Pero, además, Fernández es uno de los actores más recordados de nuestro teatro. Desde que comenzó en los ochenta con Els Joglars, tuvo una de las carreras más relevantes de nuestra escena hasta ya entrado el siglo XXI. Ahí, el teatro se fue espaciando y el cine fue ocupándolo casi todo. Ahora vuelve. Dice estar “acojonado”. La obra acaba de estrenarse en el Teatro Calderón de Valladolid y llega esta semana a los Teatros del Canal de Madrid para luego comenzar una gira que recorrerá toda España. En la entrevista con elDiario.es se muestra franco y llano, generoso en cada respuesta, abierto a comentarlo todo. Fernández ya está cerca de los 60, peina canas, y habla con la tranquilidad de lo hecho. Y agarrado al vértigo de lo que viene.
Vuelve a las tablas…
Sí, quería hacer un monólogo hacía tiempo. En 2019, en Buenos Aires, fui a ver una obra de teatro de Santiago Loza, El mar de noche, con el gran actor Luis Machín. Me encantó, me propusieron montarla, pero la obra era perfecta, tan solo podría haberla hecho un poco peor. Además, no me gustan los remakes. Pero me compré un libro de Loza con varias de sus obras. Un libro donde había un texto de una mujer que hablaba de su vida y mucho de su hijo. La mujer hacía un viaje hacia la muerte, hacia la nada, un viaje poético, escrito desde lo cotidiano, pero con ese vuelo. Al poco tiempo murió mi madre y até cabos. Todo se unió, así que llamé a Andrés Lima y le propuse que me ayudase.
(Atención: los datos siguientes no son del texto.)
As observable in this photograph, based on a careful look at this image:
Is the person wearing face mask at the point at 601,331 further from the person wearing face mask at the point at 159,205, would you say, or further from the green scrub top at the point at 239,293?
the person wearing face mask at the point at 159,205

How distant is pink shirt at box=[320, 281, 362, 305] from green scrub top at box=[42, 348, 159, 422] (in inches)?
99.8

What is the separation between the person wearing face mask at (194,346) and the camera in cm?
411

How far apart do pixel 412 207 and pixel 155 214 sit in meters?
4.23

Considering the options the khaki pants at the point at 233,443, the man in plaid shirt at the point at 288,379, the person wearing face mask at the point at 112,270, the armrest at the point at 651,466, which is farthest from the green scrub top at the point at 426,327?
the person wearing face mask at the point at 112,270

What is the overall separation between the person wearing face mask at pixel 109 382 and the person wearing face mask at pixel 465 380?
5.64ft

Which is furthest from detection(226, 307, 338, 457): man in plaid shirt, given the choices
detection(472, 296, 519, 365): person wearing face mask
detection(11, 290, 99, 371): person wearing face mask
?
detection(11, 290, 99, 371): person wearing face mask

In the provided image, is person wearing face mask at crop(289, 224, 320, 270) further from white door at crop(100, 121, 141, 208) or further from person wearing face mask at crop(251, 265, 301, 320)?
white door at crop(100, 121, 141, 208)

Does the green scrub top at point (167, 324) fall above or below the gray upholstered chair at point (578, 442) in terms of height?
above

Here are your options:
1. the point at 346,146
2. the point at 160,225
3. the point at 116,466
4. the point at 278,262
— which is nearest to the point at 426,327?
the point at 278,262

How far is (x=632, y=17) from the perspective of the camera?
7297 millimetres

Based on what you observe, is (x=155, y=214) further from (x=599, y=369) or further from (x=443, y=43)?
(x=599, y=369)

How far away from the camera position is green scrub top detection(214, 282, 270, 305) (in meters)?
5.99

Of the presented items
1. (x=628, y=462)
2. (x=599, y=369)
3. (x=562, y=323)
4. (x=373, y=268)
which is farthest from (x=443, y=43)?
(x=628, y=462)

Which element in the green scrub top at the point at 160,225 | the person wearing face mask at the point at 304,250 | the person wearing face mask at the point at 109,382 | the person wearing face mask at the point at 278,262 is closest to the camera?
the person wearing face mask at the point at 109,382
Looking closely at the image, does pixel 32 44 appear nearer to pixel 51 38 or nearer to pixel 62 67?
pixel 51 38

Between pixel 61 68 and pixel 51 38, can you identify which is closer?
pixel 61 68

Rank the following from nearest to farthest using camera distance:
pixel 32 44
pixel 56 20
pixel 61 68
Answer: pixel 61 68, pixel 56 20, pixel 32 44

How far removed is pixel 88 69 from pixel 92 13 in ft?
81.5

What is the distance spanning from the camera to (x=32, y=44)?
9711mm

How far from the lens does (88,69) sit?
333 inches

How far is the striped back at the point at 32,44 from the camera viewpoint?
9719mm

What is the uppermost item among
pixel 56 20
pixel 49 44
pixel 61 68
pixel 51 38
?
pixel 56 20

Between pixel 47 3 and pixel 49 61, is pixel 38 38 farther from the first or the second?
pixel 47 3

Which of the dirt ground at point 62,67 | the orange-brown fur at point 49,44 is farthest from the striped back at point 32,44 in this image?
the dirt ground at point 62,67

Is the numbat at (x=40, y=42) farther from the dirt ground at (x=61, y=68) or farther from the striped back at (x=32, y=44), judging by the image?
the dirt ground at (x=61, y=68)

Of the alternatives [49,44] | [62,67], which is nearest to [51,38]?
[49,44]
¿Qué tiene de su madre la mujer de la obra?
Es una mujer mayor que se muere, que se olvida de las cosas… Mi madre tenía alzhéimer. Y la relación con el hijo tiene algo parecido a la relación que tenía con mi madre. En el texto dice ella: “¡Ay mi niño, mi hijo que no podrá con la vida, que es muy chiquitín, que le cuesta crecer, que es enclenque, que es muy sensible!". Están muy unidos, como lo estábamos mi madre y yo. Además, Loza añadió algunos textos personales que le apunté: que se hacía pipí hasta muy mayor en la cama, que dormía con los padres, que tenía mucho miedo por las noches, que tenía los pies planos, que le costaba andar…
¿Eso es suyo?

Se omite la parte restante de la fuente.